Achilles, meanwhile, was padding up the beach, admiring how pristine it was. All traces of the Saracen attack had been cleaned away. The Saracen dead had been burned, the bones taken to the village dump, and the ashes raked into the sand. The Christian dead were buried in an inland cemetery north of town. Veering up the beach, he headed for the cobble street where the turning point of the battle had taken place. The village men still tended to linger here, weeks and weeks later, to point to this spot or that and say, “There is where Estevan fell. There is where I killed a pirate. There is where my brother was wounded.”

Now he approached one group of such villagers, all of whom turned and hailed him brightly. He was the archangel Michael to them, come with swords to protect the Greeks.

“So whom do I go to for buying many swords, very quickly?” Achilles asked them, and listened with a smile as they vied for the honor of taking him to the best swords-maker in town. 

“I know the best. No, the very best. You come with me.”

“Oh no, I know who he means! Neo’s fool cousin! No, no, forget him, I know the best.”

Meanwhile, Xander returned to the ship and was soon in the cabin, hunched over the map he’d spread on the wooden table. It wanted to curl up again, so he’d placed candles at each corner. The door was open to let in the afternoon light. With a feather and ink, he hovered. He could read the map well enough, and was now marking the towns he wished to involve in his security system. One didn’t live over 30 years illiterate without developing one’s own little system for remembering things.

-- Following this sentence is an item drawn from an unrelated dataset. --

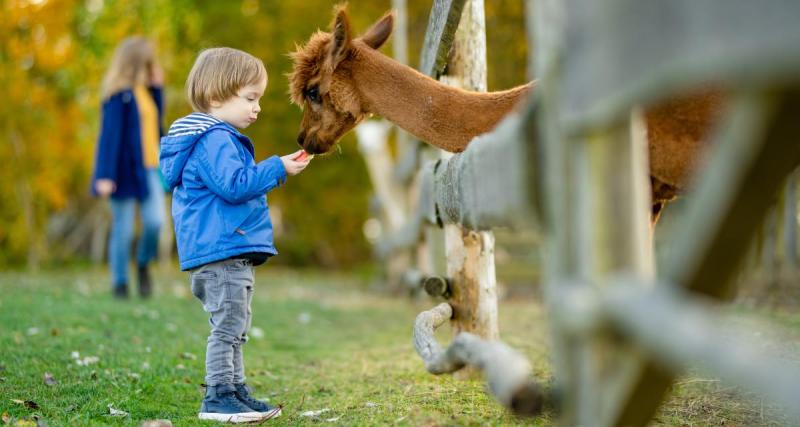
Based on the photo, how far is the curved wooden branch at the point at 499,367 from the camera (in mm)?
2020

He made three dots in a triangle where Rhamnus lay—three dots meant _home._ Then he set about marking areas where he knew villages lay. He might not remember their names, or be able to spell them if he did, but he knew where they were, because he’d visited every damn one of them when he was looking for his family.

He was so engrossed, it startled him rather badly to hear an unfamiliar voice very close to him calling out.

“Achilles! Achilles, ahoy, mate! It’s Luke! Coming aboard, alright? Alright!”

Xander was on his feet and armed with a knife instantly. He ran out on deck to see a rather weathered looking fellow with dirty blond hair and a prominent jaw climbing up the ladder and over the rail with a package under one arm. The fellow saw him and smiled.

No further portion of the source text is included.